Die Klägerin beantragt,

1. das Urteil des SG Lüneburg vom 3. September 2013 aufzuheben und den Bescheid des beklagten Landes vom 17. Juli 2006 in der Gestalt, die er durch den Widerspruchsbescheid vom 20. Juni 2007 und die Teilanerkenntnisse vom 18. Mai 2012 und vom 24. Januar 2013 gefunden hat, zu ändern,

2. das beklagte Land zu verurteilen, bei ihr aufgrund der festgestellten Schädigungsfolgen "psychische Störungen" ab April 2003 eine Beschädigtenrente nach einer MdE/GdS von mindestens 30 festzustellen.

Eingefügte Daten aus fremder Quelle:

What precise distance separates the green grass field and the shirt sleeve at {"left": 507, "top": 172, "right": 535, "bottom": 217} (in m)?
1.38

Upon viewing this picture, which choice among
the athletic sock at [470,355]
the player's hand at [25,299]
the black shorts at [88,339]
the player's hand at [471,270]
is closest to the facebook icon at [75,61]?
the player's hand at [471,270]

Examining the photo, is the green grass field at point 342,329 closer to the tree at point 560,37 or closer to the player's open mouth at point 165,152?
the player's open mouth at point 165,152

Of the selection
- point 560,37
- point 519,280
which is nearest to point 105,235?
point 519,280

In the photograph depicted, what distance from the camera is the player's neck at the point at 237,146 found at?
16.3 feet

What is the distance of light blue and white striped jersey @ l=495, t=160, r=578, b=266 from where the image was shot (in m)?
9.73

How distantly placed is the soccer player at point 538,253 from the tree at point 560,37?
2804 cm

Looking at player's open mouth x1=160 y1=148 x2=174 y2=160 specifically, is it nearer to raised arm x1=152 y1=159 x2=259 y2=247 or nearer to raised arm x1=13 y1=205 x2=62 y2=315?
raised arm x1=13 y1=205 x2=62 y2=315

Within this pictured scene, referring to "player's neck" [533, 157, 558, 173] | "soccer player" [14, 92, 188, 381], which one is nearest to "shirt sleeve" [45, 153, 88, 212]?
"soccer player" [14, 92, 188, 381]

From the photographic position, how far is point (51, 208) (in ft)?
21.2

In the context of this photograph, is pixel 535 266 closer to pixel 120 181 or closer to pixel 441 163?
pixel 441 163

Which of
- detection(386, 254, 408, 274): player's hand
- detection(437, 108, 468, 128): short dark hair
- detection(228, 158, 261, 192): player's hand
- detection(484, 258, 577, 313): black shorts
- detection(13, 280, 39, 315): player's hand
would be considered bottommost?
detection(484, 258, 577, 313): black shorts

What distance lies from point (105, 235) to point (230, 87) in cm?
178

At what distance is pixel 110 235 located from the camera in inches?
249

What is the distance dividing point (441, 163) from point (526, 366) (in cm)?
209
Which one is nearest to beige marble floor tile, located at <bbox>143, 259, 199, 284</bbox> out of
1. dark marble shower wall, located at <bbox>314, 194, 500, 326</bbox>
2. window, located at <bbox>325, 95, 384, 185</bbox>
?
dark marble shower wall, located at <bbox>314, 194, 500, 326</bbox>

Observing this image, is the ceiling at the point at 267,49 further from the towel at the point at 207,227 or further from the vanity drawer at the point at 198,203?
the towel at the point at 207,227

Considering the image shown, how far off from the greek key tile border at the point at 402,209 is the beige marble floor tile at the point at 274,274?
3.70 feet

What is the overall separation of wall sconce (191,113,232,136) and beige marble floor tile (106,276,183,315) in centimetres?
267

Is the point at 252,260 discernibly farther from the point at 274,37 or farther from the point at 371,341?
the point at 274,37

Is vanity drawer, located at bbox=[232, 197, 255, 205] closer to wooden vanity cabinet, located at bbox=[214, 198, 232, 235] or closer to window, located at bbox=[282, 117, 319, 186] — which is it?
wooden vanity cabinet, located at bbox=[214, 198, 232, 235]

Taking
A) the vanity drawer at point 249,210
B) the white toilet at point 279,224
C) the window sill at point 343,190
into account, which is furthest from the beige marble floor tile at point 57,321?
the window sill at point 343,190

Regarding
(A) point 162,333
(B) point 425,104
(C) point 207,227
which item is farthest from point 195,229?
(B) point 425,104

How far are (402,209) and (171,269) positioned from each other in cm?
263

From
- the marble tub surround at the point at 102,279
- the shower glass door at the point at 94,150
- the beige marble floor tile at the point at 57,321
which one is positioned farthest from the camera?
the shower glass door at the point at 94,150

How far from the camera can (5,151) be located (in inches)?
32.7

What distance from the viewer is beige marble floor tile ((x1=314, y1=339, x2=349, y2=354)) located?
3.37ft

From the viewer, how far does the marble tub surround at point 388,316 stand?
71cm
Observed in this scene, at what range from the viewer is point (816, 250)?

Das beklagte Land beantragt,

die Berufung zurückzuweisen.

Zur Begründung bezieht es sich auf seinen angefochtenen Bescheid in der Gestalt, die er nunmehr gefunden hat. Ergänzend nimmt es auf die Gutachten von Dr. W. und von Frau U. Bezug.

Der Senat hat zur weiteren Aufklärung des Sachverhalts erneut versucht, Jugendamtsakten bezüglich der Klägerin in der Hansestadt O. zu ermitteln. Er hat hierzu Auskünfte des Jugendamtes X. sowie des Staatsarchivs in O. beigezogen mit dem Ergebnis, dass derartige Akten nicht mehr existieren.

Zur Ergänzung des Sach- und Streitstandes wird auf die gewechselten Schriftsätze, den sonstigen Inhalt der Gerichtsakte sowie auf den beigezogenen Verwaltungsvorgang des beklagten Landes Bezug genommen. Diese Unterlagen waren Gegenstand der mündlichen Verhandlung.

 

Entscheidungsgründe:

Das Sozialgericht hat die Klage zu Unrecht abgewiesen.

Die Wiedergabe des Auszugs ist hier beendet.